Tortorici (ME)

Mafia dei Nebrodi, spuntano legami col clan di Polizzi Generosa. Un intero nucleo familiare oricense finito in carcere.

Nell’inchiesta sugli affari illeciti sui Nebrodi spuntano anche rapporti con la famiglia mafiosa di Polizzi Generosa, piccolo comune dell’entroterra palermitano, nell’ordinanza il gip del Tribunale di Messina Salvatore Mastroeni, fa riferimento a una serie di incontri, conoscenze e la pianificazione di estorsioni e di attentati a mezzi e terreni.
Gli investigatori hanno indagato su un viaggio a Tortorici di alcuni esponenti della famiglia mafiosa di Polizzi Generosa per un confronto con Vincenzo Galati Giordano inteso «Lupin», all’epoca considerato il reggente della famiglia dei Batanesi, «per definire propositi estorsivi ai danni della società Siar srl e dell’impresa individuale di Michelangelo Mammana».

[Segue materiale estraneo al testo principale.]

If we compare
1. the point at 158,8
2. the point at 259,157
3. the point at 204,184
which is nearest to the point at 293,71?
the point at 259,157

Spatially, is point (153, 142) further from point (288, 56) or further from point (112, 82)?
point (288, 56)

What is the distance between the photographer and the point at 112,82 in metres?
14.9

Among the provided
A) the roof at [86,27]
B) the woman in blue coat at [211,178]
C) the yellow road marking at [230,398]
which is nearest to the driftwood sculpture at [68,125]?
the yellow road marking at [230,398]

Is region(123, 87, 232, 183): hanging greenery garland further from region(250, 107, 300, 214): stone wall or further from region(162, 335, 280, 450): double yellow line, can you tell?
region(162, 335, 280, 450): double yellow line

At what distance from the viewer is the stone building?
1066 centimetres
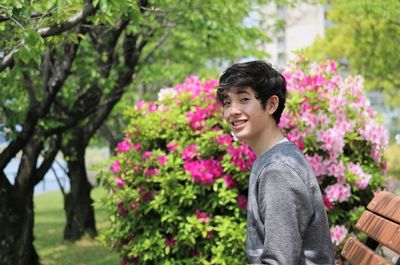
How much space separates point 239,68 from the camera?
9.43 ft

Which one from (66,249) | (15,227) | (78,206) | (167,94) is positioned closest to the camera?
(167,94)

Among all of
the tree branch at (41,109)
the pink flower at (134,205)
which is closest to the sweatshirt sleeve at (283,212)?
the pink flower at (134,205)

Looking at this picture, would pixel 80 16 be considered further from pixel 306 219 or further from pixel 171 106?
pixel 306 219

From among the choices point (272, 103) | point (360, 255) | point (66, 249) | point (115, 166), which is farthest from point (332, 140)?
point (66, 249)

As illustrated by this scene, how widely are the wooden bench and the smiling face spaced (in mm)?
714

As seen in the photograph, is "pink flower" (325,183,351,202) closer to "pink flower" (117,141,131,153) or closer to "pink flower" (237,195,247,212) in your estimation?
"pink flower" (237,195,247,212)

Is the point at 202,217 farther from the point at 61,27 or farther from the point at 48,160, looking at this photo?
the point at 48,160

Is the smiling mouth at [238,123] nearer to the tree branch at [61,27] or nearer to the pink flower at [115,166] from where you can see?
the tree branch at [61,27]

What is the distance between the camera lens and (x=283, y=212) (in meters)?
2.48

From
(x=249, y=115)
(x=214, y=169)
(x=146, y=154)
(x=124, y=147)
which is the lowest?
(x=214, y=169)

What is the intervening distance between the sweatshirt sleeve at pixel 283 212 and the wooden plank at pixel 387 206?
61 centimetres

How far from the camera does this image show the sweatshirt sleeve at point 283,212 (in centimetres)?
247

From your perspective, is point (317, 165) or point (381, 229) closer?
point (381, 229)

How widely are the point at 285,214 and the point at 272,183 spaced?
134mm
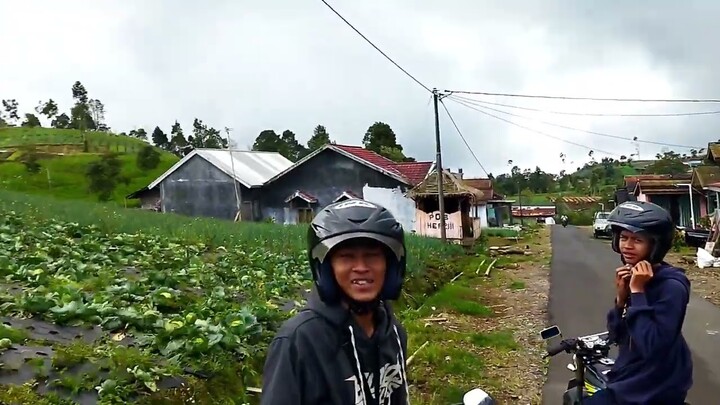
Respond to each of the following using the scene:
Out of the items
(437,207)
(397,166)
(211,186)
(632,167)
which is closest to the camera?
(437,207)

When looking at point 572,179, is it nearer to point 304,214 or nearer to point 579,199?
point 579,199

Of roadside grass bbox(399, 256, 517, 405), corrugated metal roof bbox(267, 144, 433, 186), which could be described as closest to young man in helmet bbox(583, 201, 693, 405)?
roadside grass bbox(399, 256, 517, 405)

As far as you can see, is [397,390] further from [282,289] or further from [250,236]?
[250,236]

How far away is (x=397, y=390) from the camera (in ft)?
7.31

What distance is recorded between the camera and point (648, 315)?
302 cm

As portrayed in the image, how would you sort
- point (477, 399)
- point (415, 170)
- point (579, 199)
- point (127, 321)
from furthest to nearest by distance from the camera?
point (579, 199) < point (415, 170) < point (127, 321) < point (477, 399)

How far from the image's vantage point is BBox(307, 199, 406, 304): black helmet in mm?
2082

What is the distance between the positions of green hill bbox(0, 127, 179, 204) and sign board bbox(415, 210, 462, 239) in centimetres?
3247

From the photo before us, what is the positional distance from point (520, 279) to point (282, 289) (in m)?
9.49

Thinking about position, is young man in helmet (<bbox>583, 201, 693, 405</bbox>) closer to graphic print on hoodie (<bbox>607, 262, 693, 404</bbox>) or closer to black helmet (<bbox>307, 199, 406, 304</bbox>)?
graphic print on hoodie (<bbox>607, 262, 693, 404</bbox>)

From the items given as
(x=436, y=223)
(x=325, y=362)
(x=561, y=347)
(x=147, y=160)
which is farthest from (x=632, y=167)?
(x=325, y=362)

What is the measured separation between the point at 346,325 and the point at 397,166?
2916cm

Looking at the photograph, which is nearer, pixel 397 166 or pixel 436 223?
pixel 436 223

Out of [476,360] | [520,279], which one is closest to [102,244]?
[476,360]
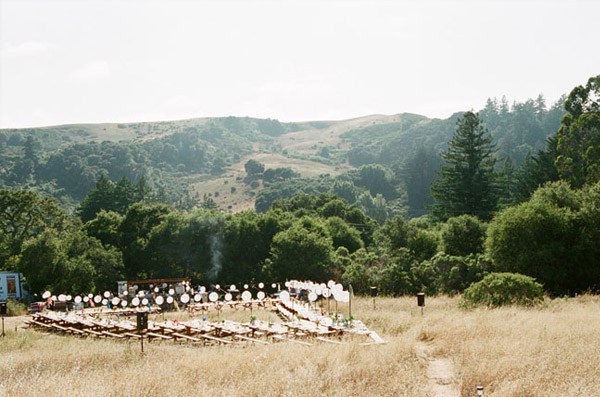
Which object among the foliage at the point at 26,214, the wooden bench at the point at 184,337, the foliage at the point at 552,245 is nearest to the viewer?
the wooden bench at the point at 184,337

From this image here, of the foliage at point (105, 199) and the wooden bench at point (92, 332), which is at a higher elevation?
the foliage at point (105, 199)

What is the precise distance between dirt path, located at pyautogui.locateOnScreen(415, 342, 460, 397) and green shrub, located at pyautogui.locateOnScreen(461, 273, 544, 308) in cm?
699

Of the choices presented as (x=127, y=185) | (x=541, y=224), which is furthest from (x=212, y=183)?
(x=541, y=224)

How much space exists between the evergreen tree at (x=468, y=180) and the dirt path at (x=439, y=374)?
3479cm

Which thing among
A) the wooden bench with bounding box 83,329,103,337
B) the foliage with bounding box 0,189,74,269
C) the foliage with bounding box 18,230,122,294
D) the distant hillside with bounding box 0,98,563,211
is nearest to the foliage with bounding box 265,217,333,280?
the foliage with bounding box 18,230,122,294

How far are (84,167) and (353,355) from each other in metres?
115

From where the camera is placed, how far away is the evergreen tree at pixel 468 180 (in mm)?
46500

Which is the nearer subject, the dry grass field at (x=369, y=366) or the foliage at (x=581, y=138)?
the dry grass field at (x=369, y=366)

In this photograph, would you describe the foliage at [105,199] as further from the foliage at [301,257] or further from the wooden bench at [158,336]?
the wooden bench at [158,336]

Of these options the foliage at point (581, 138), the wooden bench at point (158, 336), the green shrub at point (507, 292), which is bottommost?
the wooden bench at point (158, 336)

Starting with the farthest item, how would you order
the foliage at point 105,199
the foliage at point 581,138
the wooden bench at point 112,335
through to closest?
1. the foliage at point 105,199
2. the foliage at point 581,138
3. the wooden bench at point 112,335

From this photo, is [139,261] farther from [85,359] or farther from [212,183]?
[212,183]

L’incontro avvenuto a fine marzo del 2013, era finalizzato a far sì che Lupin e Antonio Giovanni Maranto che si era mosso con l’approvazione di Francesco Bonomo, reggente pro tempore del mandamento di San Mauro Castelverde, si conoscessero di persona.
Intanto, quasi per intero un nucleo familiare, quello dei Crascì di Tortorici, è stato decimato finendo interamente in carcere. Sembrerebbe che uno di loro sia il marito di una nota avvocatessa della provincia messinese.